Pleading Insanity
Pleading insanity or providing a mental health-related defence in criminal law cases is seen as invalid by most. A lot of current judges and jury members find mental health excuses to be a cheap way out, not a legitimate explanation for why the defender deserves some grace. In an era where we have finally started to publicly recognize and address mental health, people across the world deserve to see this pattern expressed in the legal system as well. So, the question is, how valid exactly is pleading insanity? How can the court accurately determine deteriorating mental health and still issue an appropriate sentencing? However, many people focus on their doubts about mental health excuses, and completely fail to see the damage this causes, often outweighing the number of cases where it is exploited instead.
Pleading insanity lies in proving that the defendant is not mentally competent. Mental competency is showing that the defendant can communicate rationally, that they comprehend what they have done, and are aware of what they are being charged with. Proving competency is incredibly easy, and automatically takes away the option of pleading insanity. However, in 1847 during People v William Freeman, the Supreme Court decided that, even if competency is proven, evidence can be presented during the trial to defend the defendant's insanity.
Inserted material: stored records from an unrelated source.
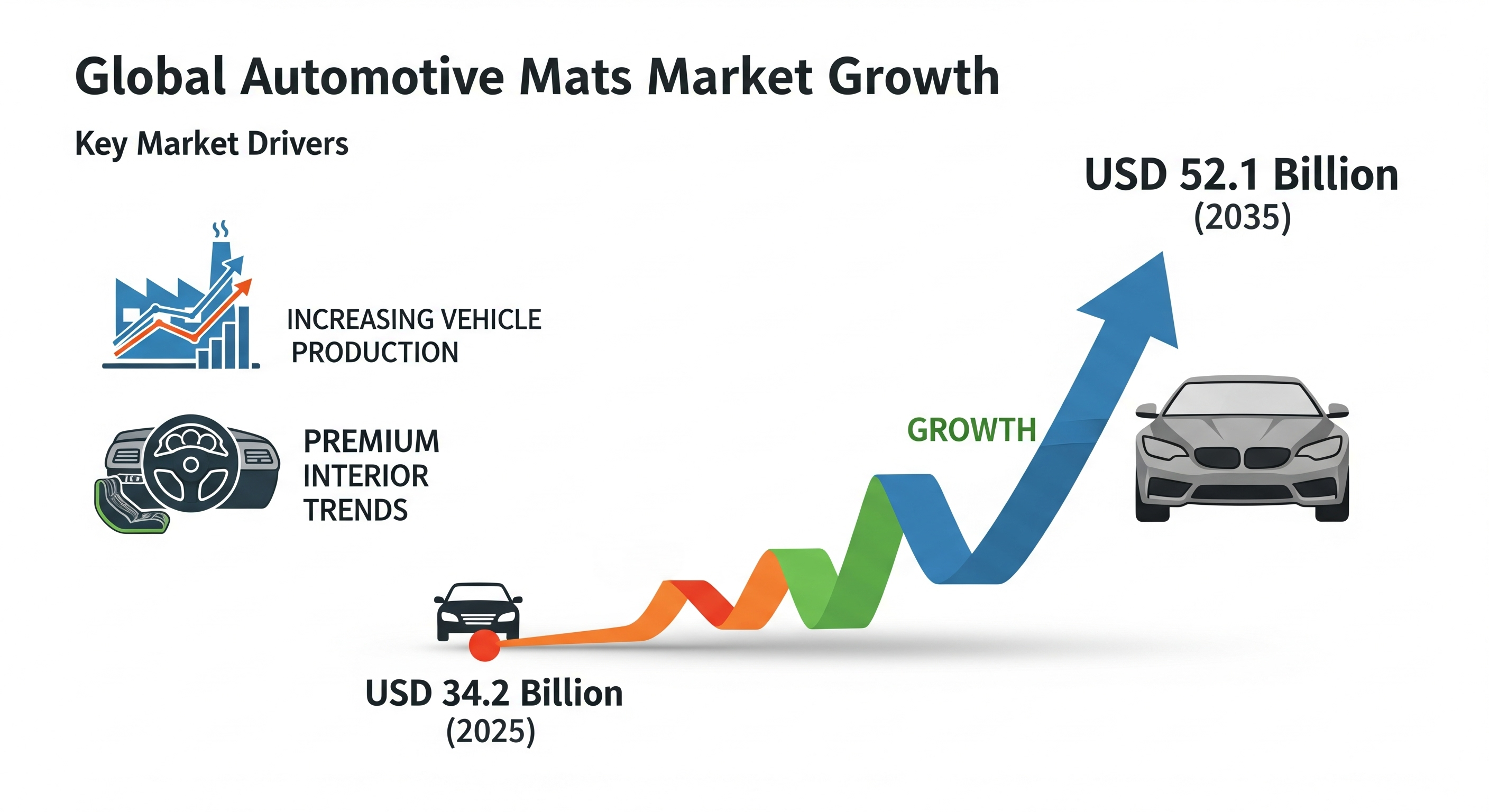 Global Automotive Mats Market Growth

Key Market Drivers

USD 52.1 Billion
(2035)

INCREASING VEHICLE PRODUCTION

PREMIUM INTERIOR TRENDS

GROWTH

USD 34.2 Billion
(2025)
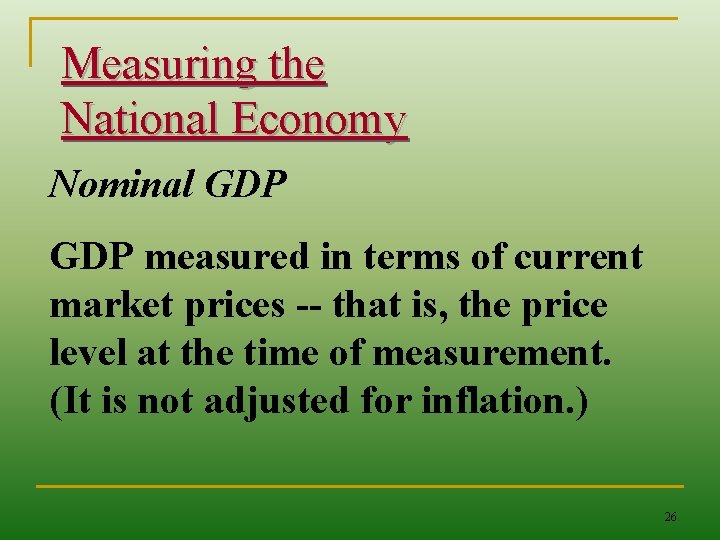 Measuring the National Economy

Nominal GDP

GDP measured in terms of current market prices -- that is, the price level at the time of measurement. (It is not adjusted for inflation.)

26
There are still many complications when it comes to proving and handling insanity in court. The first real test of this was during the M’Naghten case in 1843. When Daniel M’Naghten shot and killed a British Prime Minister, he stated that he thought the Prime Minister was conspiring against him. Being the very first time the court had to handle insanity, they simply placed M’Naghten in a mental institution for life. With the uproar this caused, the first steps in establishing a clear standard for insanity were taken. The M’Naghten rule directed that insanity could only be assumed if the defence were able to prove that, due to a “defect of reason, from disease of the mind,” the defendant was not aware of the severity of their actions and did not realize they were committing a wrong. However, the M’Naghten rule falls short in assessing different kinds of psychological disorders where one was acting out of their own volition, and usually only applies to schizophrenia and psychotic disorders.
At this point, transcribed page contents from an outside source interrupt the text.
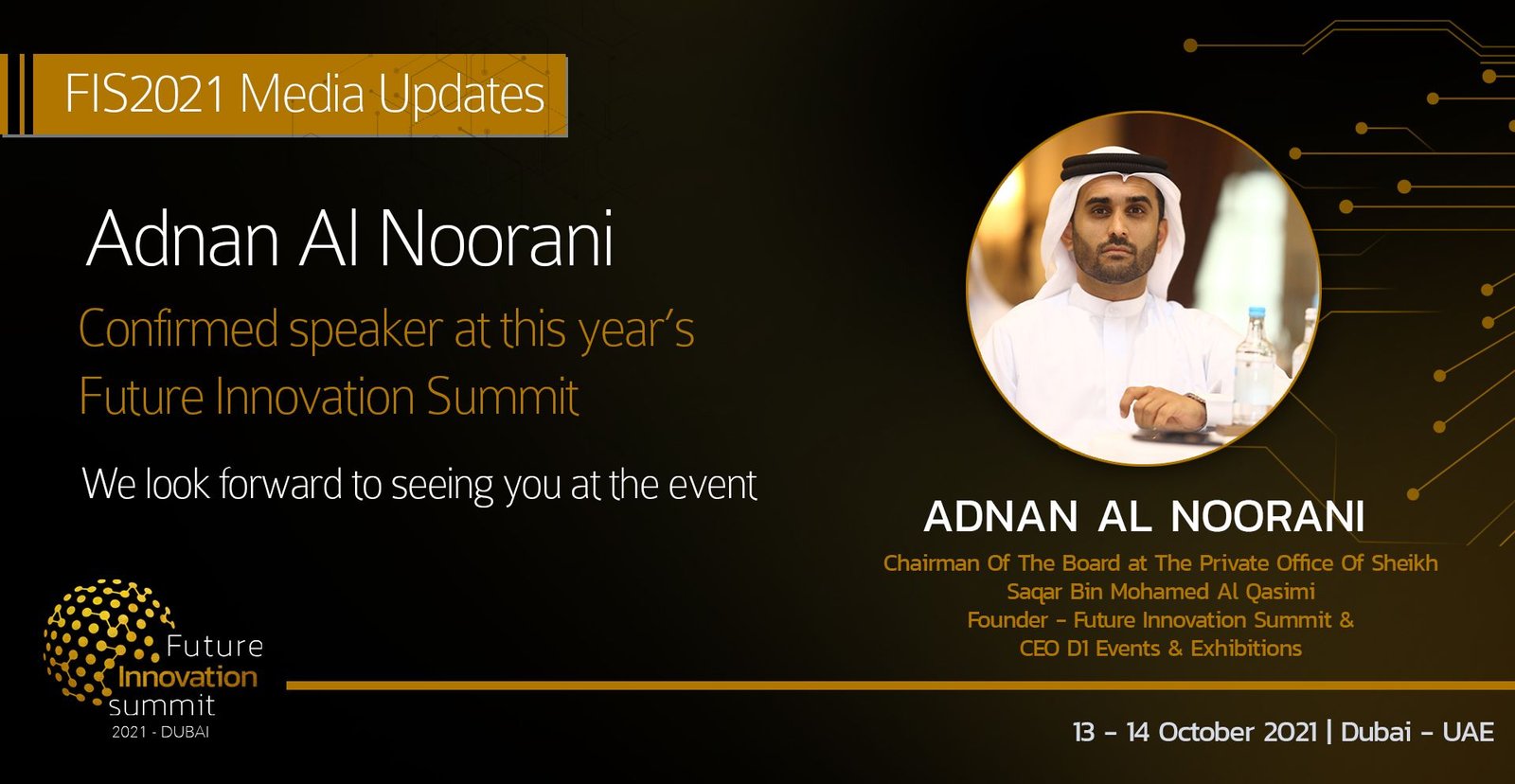 FIS2021 Media Updates

Adnan Al Noorani

Confirmed speaker at this year's Future Innovation Summit

We look forward to seeing you at the event

ADNAN AL NOORANI

Chairman Of The Board at The Private Office Of Sheikh Saqar Bin Mohamed Al Qasimi
Founder - Future Innovation Summit &
CEO D1 Events & Exhibitions

Future Innovation summit
2021 - DUBAI

13 - 14 October 2021 | Dubai - UAE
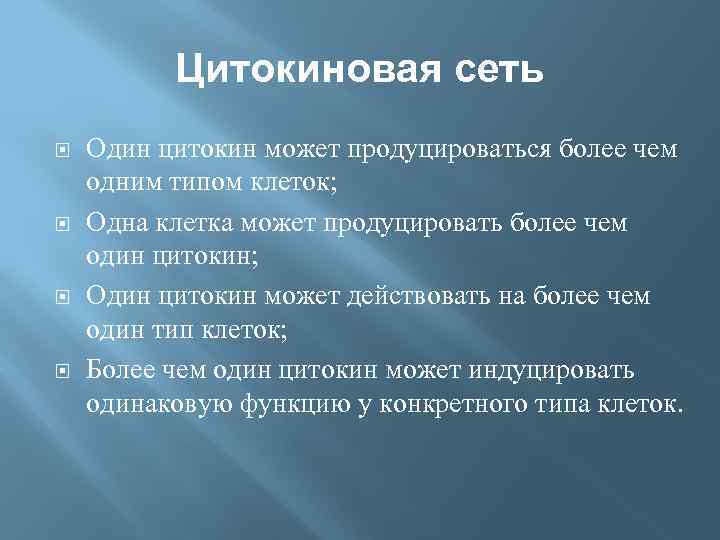 Цитокиновая сеть

Один цитокин может продуцироваться более чем одним типом клеток;

Одна клетка может продуцировать более чем один цитокин;

Один цитокин может действовать на более чем один тип клеток;

Более чем один цитокин может индуцировать одинаковую функцию у конкретного типа клеток.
The Irresistible Impulse and the Durham Rule tests are used to assess psychological states that the M’Naghten rule can not. The Irresistible Impulse test is used when a defendant is aware of what they are doing, yet can not find a way to stop themselves due to a mental disease (Ex., kleptomania). Usually, using this as an argument, the court can declare a defendant not guilty due to insanity. The Durham Rule actually originates from a case where Monte Durham broke in and out of mental institutions and prisons. Convicted of housebreaking, his attorney appealed. While Durham did in fact know right from wrong, the court chose to reform the M’Naghten rule when they realized it was misleading to the nature of insanity. It directed that one can not be criminalized if their unlawful act was a product of mental disease. The Durham Rule was generally seen as a step forward, focusing on psychological evaluations instead of legal formalism; it quickly caused issues. It tended to prove too lenient to the defendant since the law didn’t have a clear enough definition for the term “mental disease", leaving the rule underutilized today.
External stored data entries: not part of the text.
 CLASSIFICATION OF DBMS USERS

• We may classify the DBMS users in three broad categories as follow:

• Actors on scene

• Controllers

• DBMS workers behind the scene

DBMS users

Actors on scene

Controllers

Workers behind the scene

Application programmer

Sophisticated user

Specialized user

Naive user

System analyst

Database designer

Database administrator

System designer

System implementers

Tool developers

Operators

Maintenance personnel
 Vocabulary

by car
The point of having so much representation for the mentally ill is not to excuse what they’ve done. The current stigma many people have stems from the fact that these accommodations are seen as justification for the crimes committed. In reality, the rules and laws that help diagnose insanity achieve fairness. If someone’s brain and mind don’t work in the same way as their sane counterpart, why should they be tried under the same context? 40% of incarcerated people in the criminal justice system have some kind of mental health issue. Mental illness causes a lack of understanding and control, which should be considered. A mentally ill person and a sane person can commit the same crime, but will never have the same amount of intent and understanding as the other. Working around stigma and proving incompetence is a slippery slope, but is crucial to the fairness of many trials.
To sum it up, pleading insanity is not only a valid rationalization, but a necessary one at that. In a judicial system that promises fairness, we must provide accommodation for the mentally ill, just like everyone else. Lawmakers still need to advocate to expand access to mental health care, and our communities still need to tackle their own prejudices about crimes by the mentally ill. Nevertheless, the progress made within the last few decades shows that the representation for the mentally ill is growing and one day will properly support those who need it.
Bibliography
Cornell Law School. “Insanity Defense.” LII / Legal Information Institute, Cornell Law School, 2018, www.law.cornell.edu/wex/insanity_defense.
Shorts, Adam. “The Impact of Mental Health in Criminal Defense Cases - Eldridge and Cravens.” Eldridge and Cravens, 30 Jan. 2025, ecattorneys.law/the-impact-of-mental-health-in-criminal-defense-cases/.